◆ Dostarczony fragment:

Fala komentarzy po słowach Tuska. Chodzi o cytat z Miłosza
Donald Tusk, cytując słowa Czesława Miłosza, zwrócił się do prezydenta Andrzeja Dudy ws. "lex TVN". Wypowiedź wywołała ogromne oburzenie wśród polityków obozu rządzącego. Niektórzy dopatrywali się w niej gróźb pod adresem głowy państwa.
Wypowiedź Donalda Tuska, który zacytował słowa wielkiego polskiego poety, eseisty i prozaika Czesława Miłosza, jednocześnie kierując je do prezydenta Dudy, pociągnęła za sobą różnorakie reakcje. Największy sprzeciw wznosili przedstawiciele obecnego obozu rządzącego.
"Krzyczą o odpowiedzialności rządu za śmierć ludzi przez COVID - zgromadzili się ściśnięci na proteście i będą przechwalać się wysoką frekwencją. Facet, który wielokrotnie sprzeniewierzył się PL interesom, uważa za sprzeniewierzenie Ojczyźnie głosowanie w PL sejmie (pisownia oryginalna - red.)" - napisał na Twitterze minister Łukasz Schreiber. - Prymitywny ten Tusk - stwierdził z kolei Jan Mosiński z PiS.
Do niedzielnego wystąpienia lidera Platformy Obywatelskiej odniósł się w Radiowej Jedynce Paweł Mucha, doradca prezydenta Dudy. - Donald Tusk dzisiaj przedstawia twarz cynizmu i nienawiści. Poziom nienawiści, który on wprowadza do polskiej polityki jest niewyobrażalny, a ta nienawiść bierze się z frustracji człowieka, który nie potrafi zaakceptować wyniku demokratycznych wyborów - oznajmił Mucha.

◆ Treść zadania: Jaką funkcję pełni Paweł Mucha według artykułu o reakcjach na słowa Tuska? Wykaz pochodzi z innego źródła niż artykuł.

◆ Dane źródłowe:

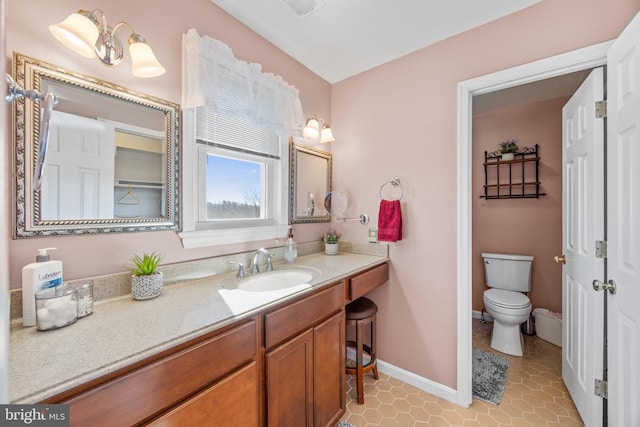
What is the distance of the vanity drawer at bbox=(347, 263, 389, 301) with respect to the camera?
1.58 metres

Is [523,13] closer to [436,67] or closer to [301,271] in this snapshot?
[436,67]

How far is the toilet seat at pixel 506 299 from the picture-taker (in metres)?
2.15

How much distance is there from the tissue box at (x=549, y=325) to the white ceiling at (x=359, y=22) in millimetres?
2573

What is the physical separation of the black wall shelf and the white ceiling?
1.60 metres

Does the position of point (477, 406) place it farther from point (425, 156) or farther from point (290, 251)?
point (425, 156)

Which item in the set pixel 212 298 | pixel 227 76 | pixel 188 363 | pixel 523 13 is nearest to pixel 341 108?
pixel 227 76

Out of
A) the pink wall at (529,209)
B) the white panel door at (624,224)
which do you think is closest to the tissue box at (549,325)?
the pink wall at (529,209)

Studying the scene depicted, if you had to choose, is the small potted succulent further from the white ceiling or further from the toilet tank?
the toilet tank

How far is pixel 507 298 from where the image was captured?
2.29 m

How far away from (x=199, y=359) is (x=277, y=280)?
30.2 inches

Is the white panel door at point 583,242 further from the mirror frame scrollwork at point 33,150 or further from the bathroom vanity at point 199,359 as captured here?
the mirror frame scrollwork at point 33,150

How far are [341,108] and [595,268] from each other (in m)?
2.02

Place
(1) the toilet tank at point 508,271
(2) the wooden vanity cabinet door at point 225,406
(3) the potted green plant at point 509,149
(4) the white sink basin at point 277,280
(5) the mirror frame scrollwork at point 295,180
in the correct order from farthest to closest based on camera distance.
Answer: (3) the potted green plant at point 509,149
(1) the toilet tank at point 508,271
(5) the mirror frame scrollwork at point 295,180
(4) the white sink basin at point 277,280
(2) the wooden vanity cabinet door at point 225,406

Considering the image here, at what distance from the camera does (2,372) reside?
0.37 metres
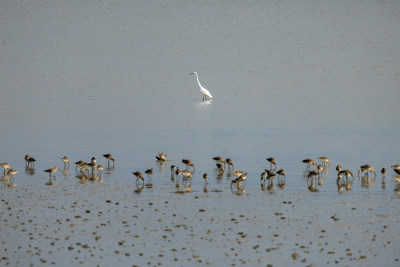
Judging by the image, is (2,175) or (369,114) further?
(369,114)

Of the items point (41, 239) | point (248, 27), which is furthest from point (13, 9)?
point (41, 239)

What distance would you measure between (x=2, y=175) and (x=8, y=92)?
64.0 feet

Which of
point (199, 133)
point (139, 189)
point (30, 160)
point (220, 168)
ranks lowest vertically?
point (139, 189)

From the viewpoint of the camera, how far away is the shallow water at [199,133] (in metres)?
16.6

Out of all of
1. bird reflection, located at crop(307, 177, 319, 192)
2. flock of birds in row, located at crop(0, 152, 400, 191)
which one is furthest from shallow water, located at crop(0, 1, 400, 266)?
flock of birds in row, located at crop(0, 152, 400, 191)

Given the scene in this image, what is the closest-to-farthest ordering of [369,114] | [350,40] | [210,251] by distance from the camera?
[210,251] < [369,114] < [350,40]

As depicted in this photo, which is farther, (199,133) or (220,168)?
(199,133)

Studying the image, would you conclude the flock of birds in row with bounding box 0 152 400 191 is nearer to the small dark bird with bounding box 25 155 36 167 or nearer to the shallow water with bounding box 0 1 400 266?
the small dark bird with bounding box 25 155 36 167

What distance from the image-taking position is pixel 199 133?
102 ft

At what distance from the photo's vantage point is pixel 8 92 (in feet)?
137

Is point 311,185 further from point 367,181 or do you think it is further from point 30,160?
point 30,160

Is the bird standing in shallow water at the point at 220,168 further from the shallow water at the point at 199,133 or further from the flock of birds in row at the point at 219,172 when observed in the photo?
the shallow water at the point at 199,133

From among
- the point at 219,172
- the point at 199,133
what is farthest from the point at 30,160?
the point at 199,133

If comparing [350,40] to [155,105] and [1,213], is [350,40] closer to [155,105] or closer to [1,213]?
[155,105]
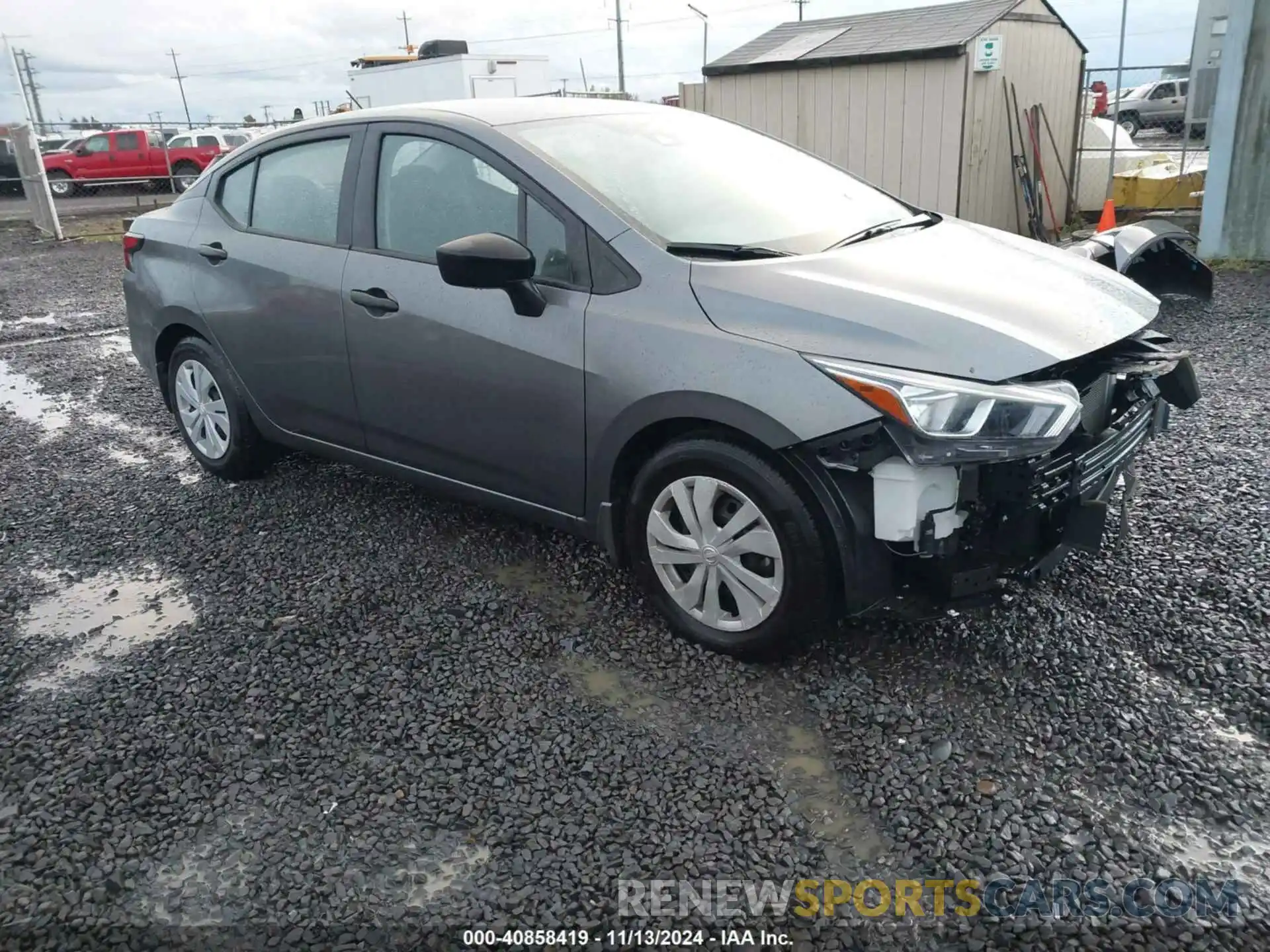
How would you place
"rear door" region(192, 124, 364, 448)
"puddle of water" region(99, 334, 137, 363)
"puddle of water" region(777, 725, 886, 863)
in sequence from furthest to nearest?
"puddle of water" region(99, 334, 137, 363) < "rear door" region(192, 124, 364, 448) < "puddle of water" region(777, 725, 886, 863)

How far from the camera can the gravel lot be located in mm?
2242

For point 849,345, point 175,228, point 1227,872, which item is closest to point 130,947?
point 849,345

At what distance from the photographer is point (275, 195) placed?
4.16 m

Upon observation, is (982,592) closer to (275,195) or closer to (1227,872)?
(1227,872)

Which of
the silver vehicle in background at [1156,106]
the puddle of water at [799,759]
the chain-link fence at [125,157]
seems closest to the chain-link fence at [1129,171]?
the puddle of water at [799,759]

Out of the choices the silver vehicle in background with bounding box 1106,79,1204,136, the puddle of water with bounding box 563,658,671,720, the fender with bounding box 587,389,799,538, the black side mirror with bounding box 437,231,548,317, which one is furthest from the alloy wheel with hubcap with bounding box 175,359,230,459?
the silver vehicle in background with bounding box 1106,79,1204,136

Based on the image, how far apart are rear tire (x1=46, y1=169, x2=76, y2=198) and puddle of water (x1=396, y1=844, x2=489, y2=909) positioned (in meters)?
27.2

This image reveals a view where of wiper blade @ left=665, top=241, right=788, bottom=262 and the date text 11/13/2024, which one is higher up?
wiper blade @ left=665, top=241, right=788, bottom=262

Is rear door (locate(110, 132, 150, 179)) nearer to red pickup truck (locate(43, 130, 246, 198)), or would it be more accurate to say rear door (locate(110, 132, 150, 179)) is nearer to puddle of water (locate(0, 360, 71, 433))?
red pickup truck (locate(43, 130, 246, 198))

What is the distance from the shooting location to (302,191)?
4.05 metres

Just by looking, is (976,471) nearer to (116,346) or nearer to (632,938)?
(632,938)

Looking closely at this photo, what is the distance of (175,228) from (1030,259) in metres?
3.69

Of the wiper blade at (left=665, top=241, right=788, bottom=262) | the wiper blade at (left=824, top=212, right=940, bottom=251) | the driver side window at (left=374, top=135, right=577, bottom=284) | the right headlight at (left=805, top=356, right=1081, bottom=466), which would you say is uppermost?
the driver side window at (left=374, top=135, right=577, bottom=284)

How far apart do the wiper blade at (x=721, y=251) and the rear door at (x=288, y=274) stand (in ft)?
4.62
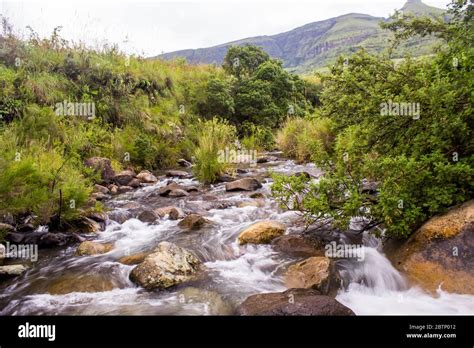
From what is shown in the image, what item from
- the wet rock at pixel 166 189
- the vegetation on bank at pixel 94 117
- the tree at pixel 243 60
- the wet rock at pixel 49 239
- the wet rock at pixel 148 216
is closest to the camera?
the wet rock at pixel 49 239

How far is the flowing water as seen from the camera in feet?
12.4

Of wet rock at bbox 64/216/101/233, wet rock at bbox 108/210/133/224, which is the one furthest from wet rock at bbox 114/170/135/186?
wet rock at bbox 64/216/101/233

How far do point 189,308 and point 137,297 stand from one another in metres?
0.68

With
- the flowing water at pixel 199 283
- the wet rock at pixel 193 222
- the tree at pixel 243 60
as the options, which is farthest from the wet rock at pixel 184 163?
the tree at pixel 243 60

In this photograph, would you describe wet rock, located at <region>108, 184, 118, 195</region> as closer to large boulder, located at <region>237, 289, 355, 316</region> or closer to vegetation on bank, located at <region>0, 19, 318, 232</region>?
vegetation on bank, located at <region>0, 19, 318, 232</region>

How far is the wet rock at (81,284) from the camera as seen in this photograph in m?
4.19

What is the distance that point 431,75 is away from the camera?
15.8 feet

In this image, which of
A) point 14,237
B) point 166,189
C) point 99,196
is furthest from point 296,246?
point 99,196

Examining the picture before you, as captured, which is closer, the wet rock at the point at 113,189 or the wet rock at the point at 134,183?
the wet rock at the point at 113,189

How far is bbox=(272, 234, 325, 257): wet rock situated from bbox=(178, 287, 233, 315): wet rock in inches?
59.7

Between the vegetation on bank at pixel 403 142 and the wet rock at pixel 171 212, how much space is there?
2604mm

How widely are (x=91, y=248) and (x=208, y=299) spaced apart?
232cm

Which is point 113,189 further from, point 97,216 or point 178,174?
point 97,216

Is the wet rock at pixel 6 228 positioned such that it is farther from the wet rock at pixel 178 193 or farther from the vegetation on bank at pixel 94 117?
the wet rock at pixel 178 193
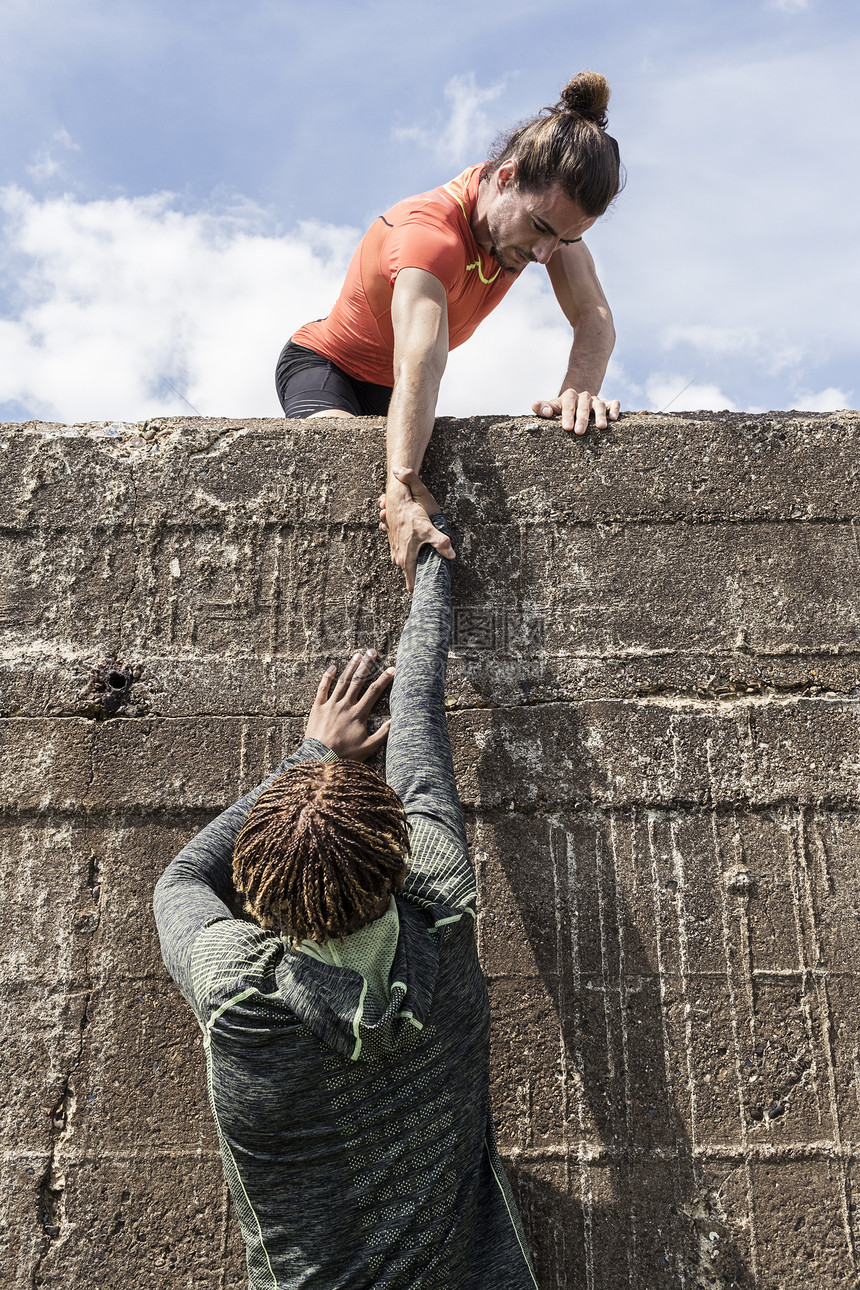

◆ Rozwiązanie zadania: Paweł Mucha jest doradcą prezydenta Dudy.